═════ Data for this exercise
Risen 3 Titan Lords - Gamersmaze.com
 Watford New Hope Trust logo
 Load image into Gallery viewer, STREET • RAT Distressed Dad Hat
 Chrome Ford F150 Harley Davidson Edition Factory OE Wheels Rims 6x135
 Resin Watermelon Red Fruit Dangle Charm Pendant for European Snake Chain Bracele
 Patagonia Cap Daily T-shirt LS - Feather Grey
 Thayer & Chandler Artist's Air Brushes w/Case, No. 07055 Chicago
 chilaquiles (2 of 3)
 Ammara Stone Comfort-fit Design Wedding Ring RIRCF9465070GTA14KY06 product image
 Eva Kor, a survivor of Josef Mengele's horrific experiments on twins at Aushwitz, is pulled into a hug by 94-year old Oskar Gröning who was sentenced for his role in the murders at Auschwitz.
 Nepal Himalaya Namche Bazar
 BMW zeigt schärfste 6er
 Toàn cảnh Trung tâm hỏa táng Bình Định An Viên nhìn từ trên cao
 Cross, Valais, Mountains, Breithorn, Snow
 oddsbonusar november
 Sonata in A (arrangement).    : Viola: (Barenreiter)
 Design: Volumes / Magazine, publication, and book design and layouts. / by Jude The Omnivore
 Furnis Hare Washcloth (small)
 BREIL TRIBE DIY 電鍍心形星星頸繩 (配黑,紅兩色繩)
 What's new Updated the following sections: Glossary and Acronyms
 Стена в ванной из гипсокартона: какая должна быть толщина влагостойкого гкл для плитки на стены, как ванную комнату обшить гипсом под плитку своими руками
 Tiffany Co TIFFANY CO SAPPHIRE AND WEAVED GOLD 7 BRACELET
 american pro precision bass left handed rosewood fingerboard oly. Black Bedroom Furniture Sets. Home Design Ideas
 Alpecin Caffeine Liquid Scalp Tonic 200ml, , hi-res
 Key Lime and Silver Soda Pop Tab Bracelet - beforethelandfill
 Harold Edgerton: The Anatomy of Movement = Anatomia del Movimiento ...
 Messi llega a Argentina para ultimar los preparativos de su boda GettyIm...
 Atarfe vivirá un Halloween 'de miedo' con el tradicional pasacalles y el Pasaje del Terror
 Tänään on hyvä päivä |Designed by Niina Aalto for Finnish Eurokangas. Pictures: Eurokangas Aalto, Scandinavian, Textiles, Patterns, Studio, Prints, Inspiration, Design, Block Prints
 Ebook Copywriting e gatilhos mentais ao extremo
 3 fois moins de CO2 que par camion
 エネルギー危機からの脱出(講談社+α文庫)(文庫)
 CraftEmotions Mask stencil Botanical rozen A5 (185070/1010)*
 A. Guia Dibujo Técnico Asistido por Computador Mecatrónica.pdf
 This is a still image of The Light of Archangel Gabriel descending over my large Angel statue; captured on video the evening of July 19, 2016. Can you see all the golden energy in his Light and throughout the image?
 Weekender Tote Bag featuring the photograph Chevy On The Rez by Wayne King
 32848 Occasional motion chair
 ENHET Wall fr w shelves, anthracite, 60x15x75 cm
══════════
* [Assigned task] An exact, complete copy of the lines above from the one with "BMW zeigt schärfste 6er" through the one with "32848 Occasional motion chair" is the whole answer.

* [Exercise answer]
 BMW zeigt schärfste 6er
 Toàn cảnh Trung tâm hỏa táng Bình Định An Viên nhìn từ trên cao
 Cross, Valais, Mountains, Breithorn, Snow
 oddsbonusar november
 Sonata in A (arrangement).    : Viola: (Barenreiter)
 Design: Volumes / Magazine, publication, and book design and layouts. / by Jude The Omnivore
 Furnis Hare Washcloth (small)
 BREIL TRIBE DIY 電鍍心形星星頸繩 (配黑,紅兩色繩)
 What's new Updated the following sections: Glossary and Acronyms
 Стена в ванной из гипсокартона: какая должна быть толщина влагостойкого гкл для плитки на стены, как ванную комнату обшить гипсом под плитку своими руками
 Tiffany Co TIFFANY CO SAPPHIRE AND WEAVED GOLD 7 BRACELET
 american pro precision bass left handed rosewood fingerboard oly. Black Bedroom Furniture Sets. Home Design Ideas
 Alpecin Caffeine Liquid Scalp Tonic 200ml, , hi-res
 Key Lime and Silver Soda Pop Tab Bracelet - beforethelandfill
 Harold Edgerton: The Anatomy of Movement = Anatomia del Movimiento ...
 Messi llega a Argentina para ultimar los preparativos de su boda GettyIm...
 Atarfe vivirá un Halloween 'de miedo' con el tradicional pasacalles y el Pasaje del Terror
 Tänään on hyvä päivä |Designed by Niina Aalto for Finnish Eurokangas. Pictures: Eurokangas Aalto, Scandinavian, Textiles, Patterns, Studio, Prints, Inspiration, Design, Block Prints
 Ebook Copywriting e gatilhos mentais ao extremo
 3 fois moins de CO2 que par camion
 エネルギー危機からの脱出(講談社+α文庫)(文庫)
 CraftEmotions Mask stencil Botanical rozen A5 (185070/1010)*
 A. Guia Dibujo Técnico Asistido por Computador Mecatrónica.pdf
 This is a still image of The Light of Archangel Gabriel descending over my large Angel statue; captured on video the evening of July 19, 2016. Can you see all the golden energy in his Light and throughout the image?
 Weekender Tote Bag featuring the photograph Chevy On The Rez by Wayne King
 32848 Occasional motion chair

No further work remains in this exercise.